[Brief]:
Repeat the data exactly as it stands.

● ● ● ●

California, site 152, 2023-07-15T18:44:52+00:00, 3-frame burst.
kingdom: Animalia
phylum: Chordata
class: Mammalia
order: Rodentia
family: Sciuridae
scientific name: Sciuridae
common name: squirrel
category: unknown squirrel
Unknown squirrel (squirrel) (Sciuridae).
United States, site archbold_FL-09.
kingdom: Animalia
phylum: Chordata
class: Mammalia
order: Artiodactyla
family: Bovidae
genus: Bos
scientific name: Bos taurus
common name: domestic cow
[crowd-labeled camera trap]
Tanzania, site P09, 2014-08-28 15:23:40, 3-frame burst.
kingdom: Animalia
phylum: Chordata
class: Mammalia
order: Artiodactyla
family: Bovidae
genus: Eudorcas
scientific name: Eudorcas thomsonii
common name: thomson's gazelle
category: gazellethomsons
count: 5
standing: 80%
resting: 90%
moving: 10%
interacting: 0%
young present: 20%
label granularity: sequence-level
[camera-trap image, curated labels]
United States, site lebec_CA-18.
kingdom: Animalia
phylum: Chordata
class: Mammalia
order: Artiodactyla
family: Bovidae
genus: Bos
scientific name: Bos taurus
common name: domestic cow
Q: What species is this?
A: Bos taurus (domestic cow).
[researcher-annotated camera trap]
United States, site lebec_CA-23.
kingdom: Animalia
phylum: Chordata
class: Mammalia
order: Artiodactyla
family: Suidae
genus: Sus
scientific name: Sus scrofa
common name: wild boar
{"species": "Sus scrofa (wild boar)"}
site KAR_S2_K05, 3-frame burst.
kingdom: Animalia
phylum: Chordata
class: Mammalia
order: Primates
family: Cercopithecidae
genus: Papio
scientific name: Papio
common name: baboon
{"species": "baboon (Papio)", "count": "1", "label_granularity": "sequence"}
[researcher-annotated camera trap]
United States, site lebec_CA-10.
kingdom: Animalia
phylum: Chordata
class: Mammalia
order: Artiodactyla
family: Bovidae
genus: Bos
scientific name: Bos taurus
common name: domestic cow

● ● ● ●

[Response to this task]:
California, site 152, 2023-07-15T18:44:52+00:00, 3-frame burst.
kingdom: Animalia
phylum: Chordata
class: Mammalia
order: Rodentia
family: Sciuridae
scientific name: Sciuridae
common name: squirrel
category: unknown squirrel
Unknown squirrel (squirrel) (Sciuridae).
United States, site archbold_FL-09.
kingdom: Animalia
phylum: Chordata
class: Mammalia
order: Artiodactyla
family: Bovidae
genus: Bos
scientific name: Bos taurus
common name: domestic cow
[crowd-labeled camera trap]
Tanzania, site P09, 2014-08-28 15:23:40, 3-frame burst.
kingdom: Animalia
phylum: Chordata
class: Mammalia
order: Artiodactyla
family: Bovidae
genus: Eudorcas
scientific name: Eudorcas thomsonii
common name: thomson's gazelle
category: gazellethomsons
count: 5
standing: 80%
resting: 90%
moving: 10%
interacting: 0%
young present: 20%
label granularity: sequence-level
[camera-trap image, curated labels]
United States, site lebec_CA-18.
kingdom: Animalia
phylum: Chordata
class: Mammalia
order: Artiodactyla
family: Bovidae
genus: Bos
scientific name: Bos taurus
common name: domestic cow
Q: What species is this?
A: Bos taurus (domestic cow).
[researcher-annotated camera trap]
United States, site lebec_CA-23.
kingdom: Animalia
phylum: Chordata
class: Mammalia
order: Artiodactyla
family: Suidae
genus: Sus
scientific name: Sus scrofa
common name: wild boar
{"species": "Sus scrofa (wild boar)"}
site KAR_S2_K05, 3-frame burst.
kingdom: Animalia
phylum: Chordata
class: Mammalia
order: Primates
family: Cercopithecidae
genus: Papio
scientific name: Papio
common name: baboon
{"species": "baboon (Papio)", "count": "1", "label_granularity": "sequence"}
[researcher-annotated camera trap]
United States, site lebec_CA-10.
kingdom: Animalia
phylum: Chordata
class: Mammalia
order: Artiodactyla
family: Bovidae
genus: Bos
scientific name: Bos taurus
common name: domestic cow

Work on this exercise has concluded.